Otra tesis para justificar el método, consiste en aceptar que el examen de los datos estadísticos de una serie suficientemente larga, permitiría precisar en qué parte de la curva se encuentra la demanda estudiada en el momento que se analiza. Si se conocen las características de la misma y por consiguiente sus puntos de inflexión, puede aceptarse el criterio de la extrapolación de la tendencia histórica, si el tramo a recorrer hasta el período en que se supone que cambia de forma es suficientemente largo.
Si bien el método puede no ser de gran confiabilidad, se perfecciona en lo posible con la utilización de diferentes herramientas de cálculo matemático, pero es evidente que ello no permitirá superar deficiencias en la observación de base. Las objeciones más serias en cuanto a su aplicación, se refieren al cálculo de la demanda de bienes intermedios y de capital, ello como consecuencia de la dificultad de estimar el componente que deriva de los cambios estructurales del mercado.

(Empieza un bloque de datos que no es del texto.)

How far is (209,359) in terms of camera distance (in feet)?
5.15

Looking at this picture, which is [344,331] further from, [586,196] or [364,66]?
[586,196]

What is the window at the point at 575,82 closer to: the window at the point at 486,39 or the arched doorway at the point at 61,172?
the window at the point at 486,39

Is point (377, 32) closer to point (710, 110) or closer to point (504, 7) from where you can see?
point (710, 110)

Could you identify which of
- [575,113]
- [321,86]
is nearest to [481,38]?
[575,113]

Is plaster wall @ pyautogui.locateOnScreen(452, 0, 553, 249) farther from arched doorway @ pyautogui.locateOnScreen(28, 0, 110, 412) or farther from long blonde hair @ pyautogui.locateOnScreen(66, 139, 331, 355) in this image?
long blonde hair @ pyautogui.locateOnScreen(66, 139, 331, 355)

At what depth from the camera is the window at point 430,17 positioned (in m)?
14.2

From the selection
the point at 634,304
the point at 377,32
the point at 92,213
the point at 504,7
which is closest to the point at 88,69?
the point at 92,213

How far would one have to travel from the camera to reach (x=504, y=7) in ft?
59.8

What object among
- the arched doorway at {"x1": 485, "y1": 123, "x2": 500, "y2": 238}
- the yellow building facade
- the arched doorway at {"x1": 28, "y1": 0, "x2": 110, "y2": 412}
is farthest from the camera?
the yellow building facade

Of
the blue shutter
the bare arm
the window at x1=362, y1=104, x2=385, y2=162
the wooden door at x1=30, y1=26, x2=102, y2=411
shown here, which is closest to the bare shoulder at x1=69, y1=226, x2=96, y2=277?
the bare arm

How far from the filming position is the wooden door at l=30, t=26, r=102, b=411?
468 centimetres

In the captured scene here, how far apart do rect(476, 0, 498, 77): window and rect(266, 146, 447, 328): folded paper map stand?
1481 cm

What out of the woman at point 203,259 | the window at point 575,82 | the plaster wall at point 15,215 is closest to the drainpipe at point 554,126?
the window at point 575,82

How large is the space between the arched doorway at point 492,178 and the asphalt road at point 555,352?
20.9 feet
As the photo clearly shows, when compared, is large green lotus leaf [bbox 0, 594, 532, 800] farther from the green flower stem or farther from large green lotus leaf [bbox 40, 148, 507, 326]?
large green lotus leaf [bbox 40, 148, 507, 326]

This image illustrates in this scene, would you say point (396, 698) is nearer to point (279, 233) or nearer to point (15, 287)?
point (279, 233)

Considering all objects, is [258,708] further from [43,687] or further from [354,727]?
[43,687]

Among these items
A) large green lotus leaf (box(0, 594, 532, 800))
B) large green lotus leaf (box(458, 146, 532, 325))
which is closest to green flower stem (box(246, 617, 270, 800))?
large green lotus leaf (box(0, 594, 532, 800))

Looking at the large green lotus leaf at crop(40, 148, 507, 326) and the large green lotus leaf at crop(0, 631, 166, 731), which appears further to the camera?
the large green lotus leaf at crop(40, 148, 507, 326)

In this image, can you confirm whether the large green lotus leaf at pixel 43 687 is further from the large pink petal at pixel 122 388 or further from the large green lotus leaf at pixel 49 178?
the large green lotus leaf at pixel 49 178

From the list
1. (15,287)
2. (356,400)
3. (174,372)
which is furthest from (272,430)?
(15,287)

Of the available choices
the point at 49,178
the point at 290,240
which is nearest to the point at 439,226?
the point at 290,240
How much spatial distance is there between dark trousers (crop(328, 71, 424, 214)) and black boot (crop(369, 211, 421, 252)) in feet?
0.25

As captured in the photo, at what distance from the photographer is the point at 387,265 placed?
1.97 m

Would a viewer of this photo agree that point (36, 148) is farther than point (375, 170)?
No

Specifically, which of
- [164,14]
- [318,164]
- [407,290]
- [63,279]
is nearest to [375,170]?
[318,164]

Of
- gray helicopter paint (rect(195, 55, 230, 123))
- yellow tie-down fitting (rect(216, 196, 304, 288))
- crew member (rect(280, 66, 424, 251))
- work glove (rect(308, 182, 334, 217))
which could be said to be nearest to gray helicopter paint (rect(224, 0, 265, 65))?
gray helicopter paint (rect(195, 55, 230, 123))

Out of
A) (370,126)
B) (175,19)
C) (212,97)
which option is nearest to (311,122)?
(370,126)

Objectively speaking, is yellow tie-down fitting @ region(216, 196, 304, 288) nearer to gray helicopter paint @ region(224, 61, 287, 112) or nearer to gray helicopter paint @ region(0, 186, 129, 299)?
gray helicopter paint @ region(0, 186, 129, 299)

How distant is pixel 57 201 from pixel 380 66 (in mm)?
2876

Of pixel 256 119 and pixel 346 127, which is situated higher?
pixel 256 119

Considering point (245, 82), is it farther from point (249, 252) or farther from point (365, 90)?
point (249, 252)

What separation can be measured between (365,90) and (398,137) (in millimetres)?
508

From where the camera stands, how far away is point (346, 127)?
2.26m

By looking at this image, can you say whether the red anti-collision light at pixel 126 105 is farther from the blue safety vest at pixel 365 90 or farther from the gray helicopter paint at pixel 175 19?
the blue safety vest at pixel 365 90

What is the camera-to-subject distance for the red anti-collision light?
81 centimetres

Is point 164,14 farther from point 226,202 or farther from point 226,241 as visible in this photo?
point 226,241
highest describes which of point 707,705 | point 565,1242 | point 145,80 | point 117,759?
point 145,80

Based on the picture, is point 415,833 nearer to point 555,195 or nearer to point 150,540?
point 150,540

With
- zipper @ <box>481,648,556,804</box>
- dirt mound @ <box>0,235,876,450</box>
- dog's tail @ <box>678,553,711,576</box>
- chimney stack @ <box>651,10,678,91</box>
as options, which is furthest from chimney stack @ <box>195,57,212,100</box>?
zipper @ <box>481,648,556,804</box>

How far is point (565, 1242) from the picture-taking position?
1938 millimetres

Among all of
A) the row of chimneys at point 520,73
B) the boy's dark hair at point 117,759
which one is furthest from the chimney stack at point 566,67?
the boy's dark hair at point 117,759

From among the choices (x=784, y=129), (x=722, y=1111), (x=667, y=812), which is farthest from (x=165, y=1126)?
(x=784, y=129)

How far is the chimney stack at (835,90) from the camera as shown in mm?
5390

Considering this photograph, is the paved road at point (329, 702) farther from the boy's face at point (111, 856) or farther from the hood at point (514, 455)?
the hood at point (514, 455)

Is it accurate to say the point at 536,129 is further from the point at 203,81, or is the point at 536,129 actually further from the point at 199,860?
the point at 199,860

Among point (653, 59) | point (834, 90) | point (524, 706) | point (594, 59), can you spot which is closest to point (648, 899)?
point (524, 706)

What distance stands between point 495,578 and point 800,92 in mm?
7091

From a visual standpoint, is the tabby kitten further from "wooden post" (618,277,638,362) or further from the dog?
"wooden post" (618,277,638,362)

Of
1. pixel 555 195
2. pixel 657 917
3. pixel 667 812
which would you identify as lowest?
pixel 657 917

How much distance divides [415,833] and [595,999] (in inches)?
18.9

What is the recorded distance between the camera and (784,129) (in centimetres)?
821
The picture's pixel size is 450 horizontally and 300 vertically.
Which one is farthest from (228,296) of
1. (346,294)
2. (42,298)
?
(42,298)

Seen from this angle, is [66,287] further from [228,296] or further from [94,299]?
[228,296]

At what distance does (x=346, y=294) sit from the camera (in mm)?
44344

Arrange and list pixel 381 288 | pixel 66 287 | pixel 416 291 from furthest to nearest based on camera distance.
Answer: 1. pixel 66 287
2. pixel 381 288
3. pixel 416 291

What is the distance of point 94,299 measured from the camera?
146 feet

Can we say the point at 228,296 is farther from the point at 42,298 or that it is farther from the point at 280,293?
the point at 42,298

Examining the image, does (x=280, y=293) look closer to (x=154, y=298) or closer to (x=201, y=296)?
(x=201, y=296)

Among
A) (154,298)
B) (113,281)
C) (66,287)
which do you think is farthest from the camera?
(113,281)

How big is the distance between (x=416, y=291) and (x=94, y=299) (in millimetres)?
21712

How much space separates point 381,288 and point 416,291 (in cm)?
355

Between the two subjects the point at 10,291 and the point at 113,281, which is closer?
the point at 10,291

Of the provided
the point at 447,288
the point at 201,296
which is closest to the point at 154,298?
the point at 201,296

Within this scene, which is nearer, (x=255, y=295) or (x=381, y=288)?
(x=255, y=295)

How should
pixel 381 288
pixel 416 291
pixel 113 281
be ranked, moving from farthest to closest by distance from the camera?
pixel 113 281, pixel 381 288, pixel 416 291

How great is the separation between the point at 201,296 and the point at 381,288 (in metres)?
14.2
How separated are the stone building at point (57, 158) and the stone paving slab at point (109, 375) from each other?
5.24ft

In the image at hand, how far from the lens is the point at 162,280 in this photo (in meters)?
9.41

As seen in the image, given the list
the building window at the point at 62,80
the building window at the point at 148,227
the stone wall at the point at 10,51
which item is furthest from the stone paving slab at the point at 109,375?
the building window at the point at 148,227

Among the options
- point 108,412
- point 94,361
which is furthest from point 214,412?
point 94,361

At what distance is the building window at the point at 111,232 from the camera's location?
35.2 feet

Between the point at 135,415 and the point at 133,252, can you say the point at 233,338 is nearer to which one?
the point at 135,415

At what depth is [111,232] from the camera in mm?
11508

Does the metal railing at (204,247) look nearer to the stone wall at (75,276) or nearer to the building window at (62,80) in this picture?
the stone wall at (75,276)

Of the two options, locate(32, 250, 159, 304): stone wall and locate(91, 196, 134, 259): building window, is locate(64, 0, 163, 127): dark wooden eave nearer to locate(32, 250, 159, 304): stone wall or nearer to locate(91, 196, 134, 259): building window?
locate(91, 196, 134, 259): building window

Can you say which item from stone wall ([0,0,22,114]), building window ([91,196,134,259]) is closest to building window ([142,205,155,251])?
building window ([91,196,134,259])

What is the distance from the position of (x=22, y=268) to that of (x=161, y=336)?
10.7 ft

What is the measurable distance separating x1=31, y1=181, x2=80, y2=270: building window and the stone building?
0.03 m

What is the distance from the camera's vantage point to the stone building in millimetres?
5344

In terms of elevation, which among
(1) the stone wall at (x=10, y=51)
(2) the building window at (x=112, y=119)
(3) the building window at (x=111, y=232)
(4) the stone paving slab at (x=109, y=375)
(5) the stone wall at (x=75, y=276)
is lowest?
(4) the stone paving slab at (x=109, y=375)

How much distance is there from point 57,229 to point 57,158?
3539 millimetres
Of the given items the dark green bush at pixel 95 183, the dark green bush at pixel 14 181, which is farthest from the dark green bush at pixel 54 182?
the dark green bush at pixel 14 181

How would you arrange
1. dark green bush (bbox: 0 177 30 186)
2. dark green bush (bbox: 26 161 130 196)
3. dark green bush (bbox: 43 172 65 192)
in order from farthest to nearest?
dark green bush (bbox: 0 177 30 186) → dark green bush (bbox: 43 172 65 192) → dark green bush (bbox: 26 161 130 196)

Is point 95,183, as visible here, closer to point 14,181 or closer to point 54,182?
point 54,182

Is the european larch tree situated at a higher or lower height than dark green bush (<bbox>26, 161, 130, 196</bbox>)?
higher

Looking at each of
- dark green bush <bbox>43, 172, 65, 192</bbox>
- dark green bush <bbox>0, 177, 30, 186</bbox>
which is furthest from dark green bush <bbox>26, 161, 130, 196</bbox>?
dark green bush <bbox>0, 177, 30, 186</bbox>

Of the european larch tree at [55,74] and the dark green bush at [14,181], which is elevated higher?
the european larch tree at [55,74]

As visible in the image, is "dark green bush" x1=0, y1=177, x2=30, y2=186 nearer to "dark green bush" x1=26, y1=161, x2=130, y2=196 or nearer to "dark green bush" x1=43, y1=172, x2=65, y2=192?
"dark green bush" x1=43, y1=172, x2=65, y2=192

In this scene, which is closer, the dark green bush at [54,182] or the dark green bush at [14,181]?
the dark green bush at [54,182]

Utilización de coeficientes técnicos
El procedimiento se basa en el conocimiento de la relación, medida por un coeficiente que la manifiesta, entre la demanda futura del producto en estudio y la de otros bienes o ingresos. El sistema es de común aplicación para pronosticar la demanda de bienes intermedios, o sea aquellos que requieren una transformación adicional para su consumo final cuando se conoce la demanda de éstos. Asimismo, es el sistema posiblemente más utilizado en estudios de mercado para bienes de consumo, fundamentalmente mediante los coeficientes de elasticidad ingreso. Tal como en el sistema descripto precedentemente, también en éste se estudia la demanda histórica y en base a ella se proyecta la esperada, pero a diferencia, no se supone que todos los factores intervinientes se mantendrán constantes, sino que variará uno solo, precisamente el expresado en el coeficiente.
La elasticidad de la demanda con respecto al precio, juega un papel preponderante en la consideración, pues mide si es muy sensible al mismo o no. Si es muy inelástica, quiere decir que la cantidad consumida tendrá poca variación, aunque se produzcan importantes variaciones en los precios, mientras en el caso de demanda elástica, será a la inversa, una escasa variación en los precios traerá una alta modificación en los niveles de consumo. El otro importante coeficiente de elasticidad utilizado, es con relación al ingreso, si éste es determinante de la cuantía de la demanda, y por último la tasa de crecimiento demográfico.
Es común utilizar con provecho estos elementos conjuntamente, así ejemplificando con simpleza, diremos que, si el ingreso creciera según la estimación al 5% por año y que la elasticidad del producto estudiado con respecto al mismo es de 2, se supone que la demanda total, aumentará en el 10% anual. Si el crecimiento demográfico fuera del 3%, entonces la demanda total aumentará presuntivamente a razón del 13% anual.